I will store EU industry production data that I downloaded from the EU Open Data Portal in a PostgreSQL database. The data is the same as in the previous project. Let me perform the necessary steps to import the data to a pandas dataframe:

In [3]:
import pandas as pd  # Package for organizing datasets in dataframes

# URL of dataset (EU industry production data)
dataset_tsv_url = 'http://ec.europa.eu/eurostat/estat-navtree-portlet-prod/BulkDownloadListing?file=data/sts_inpr_m.tsv.gz'

# Read in dataset: From compressed TSV file directly to pandas dataframe
df = pd.read_csv(dataset_tsv_url, compression='gzip', sep='\t|,', index_col=[0,1,2,3,4], engine='python')

print(df.info())

<class 'pandas.core.frame.DataFrame'>
MultiIndex: 19197 entries, (PROD, B, CA, I10, AT) to (PROD, MIG_NRG_X_E, SCA, PCH_PRE, UK)
Columns: 776 entries, 2017M08  to 1953M01
dtypes: object(776)

- _Data rows_
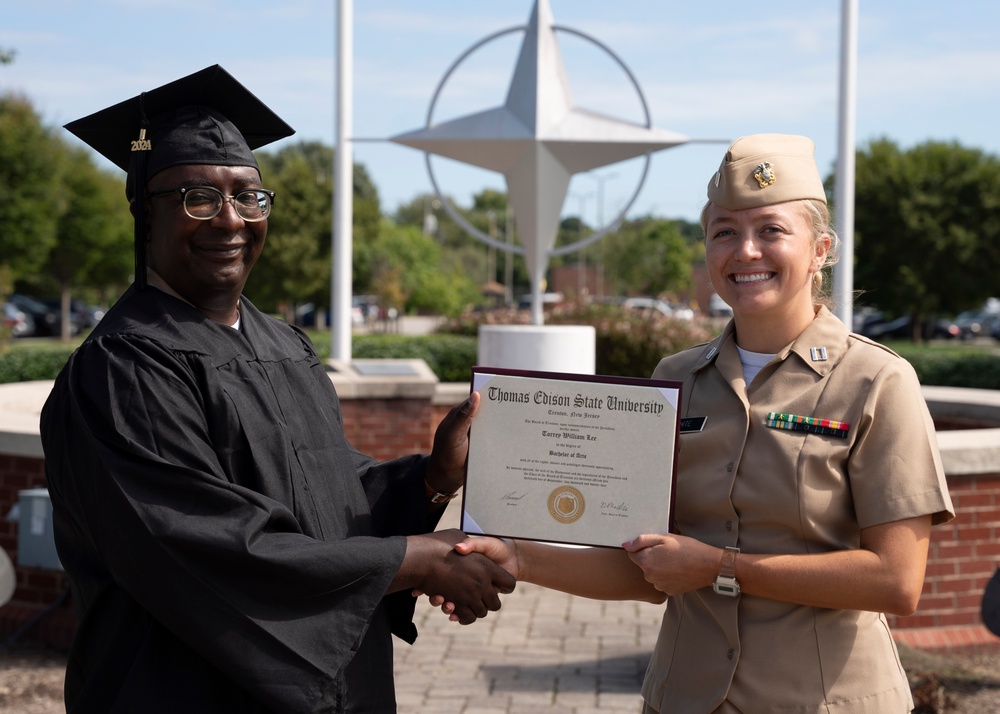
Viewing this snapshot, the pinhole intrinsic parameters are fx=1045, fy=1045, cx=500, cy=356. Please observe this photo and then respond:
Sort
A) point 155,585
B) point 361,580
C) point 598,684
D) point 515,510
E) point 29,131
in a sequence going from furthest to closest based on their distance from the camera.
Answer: point 29,131 < point 598,684 < point 515,510 < point 361,580 < point 155,585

- _Challenge 1_
Answer from the text about EU industry production data:
(a) In which kind of database will the data be stored?
(b) How many entries does the MultiIndex of the dataframe contain?
(c) What value is passed to the engine parameter when the file is read?
- _Challenge 2_
Repeat the part of the text about EU industry production data, starting at "# URL of dataset" and ending at "print(df.info())".
The records are separate material and do not belong to the text about EU industry production data.

- _Exercise output 1_
(a) A PostgreSQL database.
(b) 19197 entries.
(c) 'python'

- _Exercise output 2_
# URL of dataset (EU industry production data)
dataset_tsv_url = 'http://ec.europa.eu/eurostat/estat-navtree-portlet-prod/BulkDownloadListing?file=data/sts_inpr_m.tsv.gz'

# Read in dataset: From compressed TSV file directly to pandas dataframe
df = pd.read_csv(dataset_tsv_url, compression='gzip', sep='\t|,', index_col=[0,1,2,3,4], engine='python')

print(df.info())